Not all mouth ulcers behave the same way. Minor canker sores, the most common type, are small (under 1 cm), appear on the inner cheeks, lips, or tongue, and heal within 10 to 14 days without scarring. These are the ones that respond well to the home and OTC strategies above.

Major canker sores are larger, deeper, and significantly more painful. They can take up to six weeks to heal and often leave scars. These typically need prescription treatment rather than just home care.

Herpetiform ulcers are a third, less common type. They appear as clusters of tiny sores that can merge into larger irregular ulcers. Despite the name, they aren’t caused by the herpes virus.

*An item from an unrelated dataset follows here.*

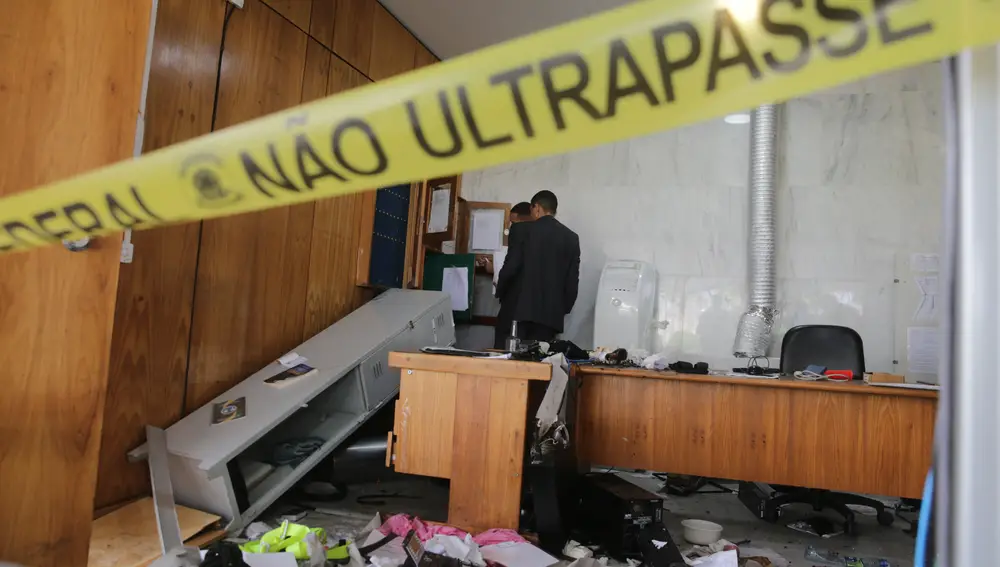 Dos hombres revisan una oficina destrozada al interior del Palacio de Planalto después de que manifestantes bolsonaristas lo invadieran | Fuente: EFE/ André Coelho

When a Mouth Ulcer Needs Medical Attention

A single ulcer that heals within two weeks is almost never cause for concern. But certain patterns warrant a closer look. Any mouth ulcer that hasn’t healed after three weeks should be evaluated by a doctor or dentist. Persistent, non-healing ulcers are one of the recognized red flags for oral cancer, along with unexplained lumps, difficulty opening your mouth, or numbness in the lip or tongue.

You should also seek evaluation if your ulcers are unusually large (bigger than a dime), come with a high fever, make it difficult to drink fluids, or keep recurring without an obvious trigger. A biopsy or referral to a specialist can rule out more serious conditions and get you a targeted treatment plan.